» Provided text
━━━━━━━━━━━━━━━━━━━━
Ruminations

Blog dedicated primarily to randomly selected news items; comments reflecting personal perceptions

Sunday, April 08, 2018

The Curious Mind

"[I felt as though walls were] crawling with geometric hallucinations."
"What arrests my attention is the fact that this space is inhabited. You break into this space and are immediately swarmed by squeaking, self-transforming elf-machines ... made of light and grammar and sound that come chirping and squealing and tumbling toward you."
Terence McKenna, psychedelic aficionado

"There were little cartoon cats going  round, and ice cream cones. [And then] it felt like I was with deceased, amazing and really important people."
"I was surrounded by people who were influential, but cared about me and wanted me to be there and be safe."
"It was an oddly emotional feeling. It was very abstract."
Michelle Ross, Neuroscientist

"There was this creature that was, like, dancing around me and it looked like the thing from the Nightmare before Christmas."
"As it danced around it would shape-shift and spit out these colours."
User-report


Researchers and scientists, one and the same, have questing minds, wanting to know everything about anything. The more obscure, the more tantalizing. Not only do they want to unlock the mysteries of nature in all her glorious manifestations, but they would also like to know more about something we all have and treasure, that some of us make good use of and others fail to, but it is so indispensable that we need it to exist: our minds.

In researching our minds there are corners of experience that don't readily come to mind to most people, but evidently did to behavioural biologist Roland Griffiths of Johns Hopkins University in Baltimore, Maryland. This not a new focus for this scientist, he has previously taken the time and energy to focus on psychedelic substances capable of distorting the patterns perceived by our minds to produce "mystical-type and near-death experiences."

The university has a robust program of various studies for which they advertise and search out willing study participants. In this particular instance the study involves the type of hallucinogenic effects produced by the drug Dimethyltryptamine, better known as DMT, considered by those in the know -- in this instance another researcher, the "spirit molecule".

Volunteers are invited to complete an online survey should they have experienced "encounters with seemingly autonomous beings or entities after taking DMT". What's in it for potential study participants? Well, possibly learning how best to enhance those peculiar, other-worldly hallucinations experienced with the use of DMT. Possibly an eventual 'guided-tour' experience?

Dimethyltryptamine is a naturally occurring molecule present in many plants and animals, one that since the 1930s has been synthesized. The substance is often smoked and those using it experience close to immediate hallucinogenic effects. Terence McKenna, throughout his long fascination with this class of drugs reports that within a minute of taking his first puff, he was immediately plunged into hallucinations.

His fey description of his experiences with DMT is just what the researchers are looking for.

Psychiatry professor Richard Strassman with the University of New Mexico administered close to 400 doses of DMT to 60 volunteers in a ground-breaking psychedelics study in the early 1990s. Among those who were his test subjects many described intense interactions with non-human beings. These beings were variously described as "jokers", clowns, aliens or "helpers", as reported in the book DMT: The spirit molecule.
"Basically, we are very curious about the phenomena of entity encounters."
"What is happening? Are there similarities across experiences? Can the phenomena be quantified in a meaningful way?"
"Perhaps this foundation [could] eventually lead to studies that are able to answer the question about whether these experiences are hallucinations in the traditional sense of the word, [or] whether they are in fact 'breakthrough' experiences that lift a veil to another universe or into other parts of our own universe."
━━━━━━━━━━━━━━━━━━━━
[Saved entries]

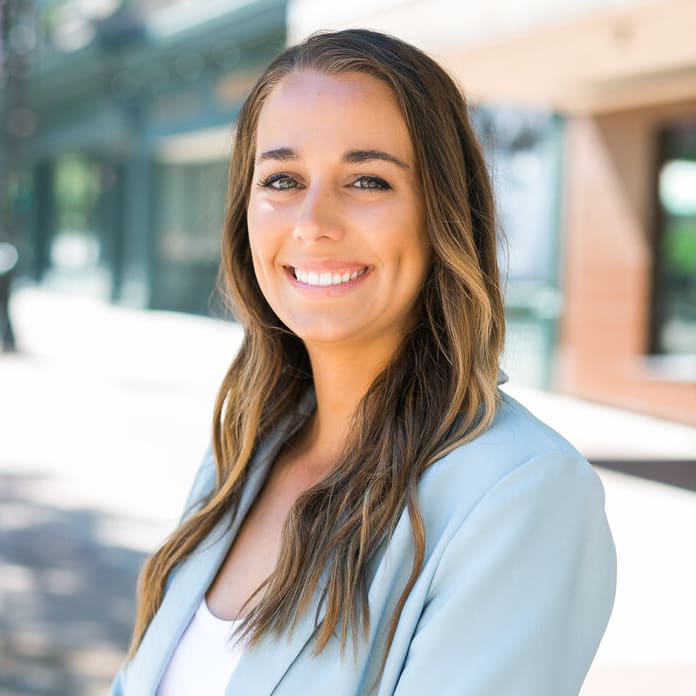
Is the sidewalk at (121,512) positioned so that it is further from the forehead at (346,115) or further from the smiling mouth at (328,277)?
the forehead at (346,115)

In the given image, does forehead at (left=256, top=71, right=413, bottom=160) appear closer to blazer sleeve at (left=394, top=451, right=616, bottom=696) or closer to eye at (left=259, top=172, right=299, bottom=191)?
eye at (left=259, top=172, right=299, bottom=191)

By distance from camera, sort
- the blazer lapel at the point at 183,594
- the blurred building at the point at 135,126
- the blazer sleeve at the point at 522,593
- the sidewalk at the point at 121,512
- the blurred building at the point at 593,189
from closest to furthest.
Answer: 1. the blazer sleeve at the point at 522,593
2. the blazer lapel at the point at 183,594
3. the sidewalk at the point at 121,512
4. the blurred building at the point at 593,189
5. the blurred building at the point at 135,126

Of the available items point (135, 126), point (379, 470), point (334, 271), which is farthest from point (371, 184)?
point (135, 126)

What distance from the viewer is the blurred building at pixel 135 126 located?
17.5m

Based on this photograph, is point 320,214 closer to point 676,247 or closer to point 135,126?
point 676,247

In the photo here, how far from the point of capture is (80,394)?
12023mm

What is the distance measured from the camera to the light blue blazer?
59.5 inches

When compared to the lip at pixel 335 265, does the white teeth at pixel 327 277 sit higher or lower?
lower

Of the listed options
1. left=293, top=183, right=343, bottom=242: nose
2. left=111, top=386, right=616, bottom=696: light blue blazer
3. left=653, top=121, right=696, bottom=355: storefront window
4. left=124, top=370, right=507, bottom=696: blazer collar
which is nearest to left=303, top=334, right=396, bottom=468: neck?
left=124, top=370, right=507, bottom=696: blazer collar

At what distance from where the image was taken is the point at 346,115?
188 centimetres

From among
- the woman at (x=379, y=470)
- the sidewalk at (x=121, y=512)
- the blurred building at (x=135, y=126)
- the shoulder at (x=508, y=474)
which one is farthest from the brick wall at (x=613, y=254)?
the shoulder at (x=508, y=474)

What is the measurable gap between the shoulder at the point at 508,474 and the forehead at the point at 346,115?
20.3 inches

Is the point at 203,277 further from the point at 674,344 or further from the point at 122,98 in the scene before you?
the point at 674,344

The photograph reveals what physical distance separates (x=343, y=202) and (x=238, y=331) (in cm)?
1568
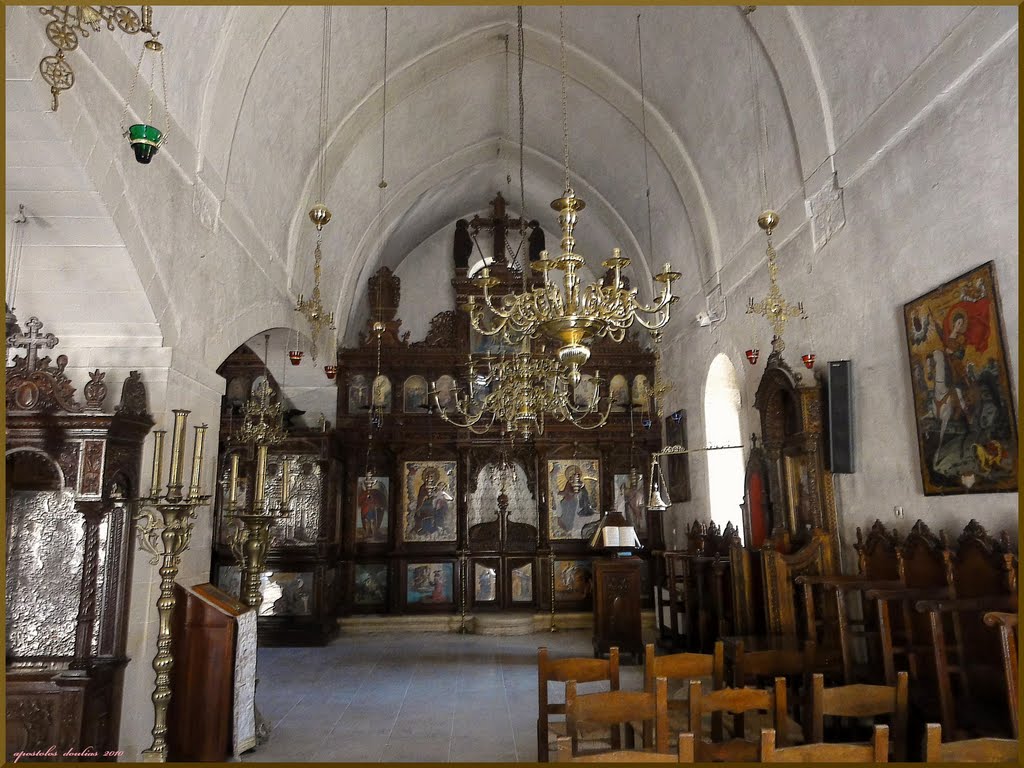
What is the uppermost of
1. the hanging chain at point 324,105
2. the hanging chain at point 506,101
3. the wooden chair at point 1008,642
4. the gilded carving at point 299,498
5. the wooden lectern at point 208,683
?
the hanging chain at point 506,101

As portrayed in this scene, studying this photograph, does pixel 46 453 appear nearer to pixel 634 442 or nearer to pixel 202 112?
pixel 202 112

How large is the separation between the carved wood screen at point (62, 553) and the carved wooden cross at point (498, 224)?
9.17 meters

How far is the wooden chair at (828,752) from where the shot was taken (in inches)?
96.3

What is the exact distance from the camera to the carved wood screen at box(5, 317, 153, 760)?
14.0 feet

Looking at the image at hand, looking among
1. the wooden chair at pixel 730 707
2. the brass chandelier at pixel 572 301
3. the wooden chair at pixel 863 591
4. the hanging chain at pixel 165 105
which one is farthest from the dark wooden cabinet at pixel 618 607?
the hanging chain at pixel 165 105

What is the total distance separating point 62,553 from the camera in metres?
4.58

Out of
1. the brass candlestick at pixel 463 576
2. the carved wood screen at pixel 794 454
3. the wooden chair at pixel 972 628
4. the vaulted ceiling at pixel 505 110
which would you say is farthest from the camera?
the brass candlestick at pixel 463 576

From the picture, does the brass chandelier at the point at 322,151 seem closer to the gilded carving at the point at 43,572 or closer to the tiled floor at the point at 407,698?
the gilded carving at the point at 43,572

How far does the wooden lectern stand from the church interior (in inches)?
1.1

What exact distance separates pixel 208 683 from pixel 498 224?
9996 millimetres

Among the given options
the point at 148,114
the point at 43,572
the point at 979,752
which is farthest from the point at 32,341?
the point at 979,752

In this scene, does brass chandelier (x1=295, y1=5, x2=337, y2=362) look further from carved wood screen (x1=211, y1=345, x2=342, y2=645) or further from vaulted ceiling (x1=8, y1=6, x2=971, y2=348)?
━━━━━━━━━━━━━━━━━━━━
» Apply what you read
1: According to the blog post, who gave close to 400 doses of DMT to 60 volunteers in the early 1990s?
2: Sum up the blog post in two sentences.
3: Reproduce the part of the blog post that begins at the words "Michelle Ross, Neuroscientist" and stops after "exist: our minds.".
These records come from a source separate from the blog post.

» Results for each task
1: Psychiatry professor Richard Strassman of the University of New Mexico.

2: Johns Hopkins University, where behavioral biologist Roland Griffiths studies psychedelic substances, invites people who have had encounters with seemingly autonomous beings after taking DMT to complete an online survey. DMT is a naturally occurring molecule that is often smoked and produces near-immediate hallucinations, and in an early-1990s study by Richard Strassman many subjects described intense interactions with non-human beings.

3:
Michelle Ross, Neuroscientist

"There was this creature that was, like, dancing around me and it looked like the thing from the Nightmare before Christmas."
"As it danced around it would shape-shift and spit out these colours."
User-report


Researchers and scientists, one and the same, have questing minds, wanting to know everything about anything. The more obscure, the more tantalizing. Not only do they want to unlock the mysteries of nature in all her glorious manifestations, but they would also like to know more about something we all have and treasure, that some of us make good use of and others fail to, but it is so indispensable that we need it to exist: our minds.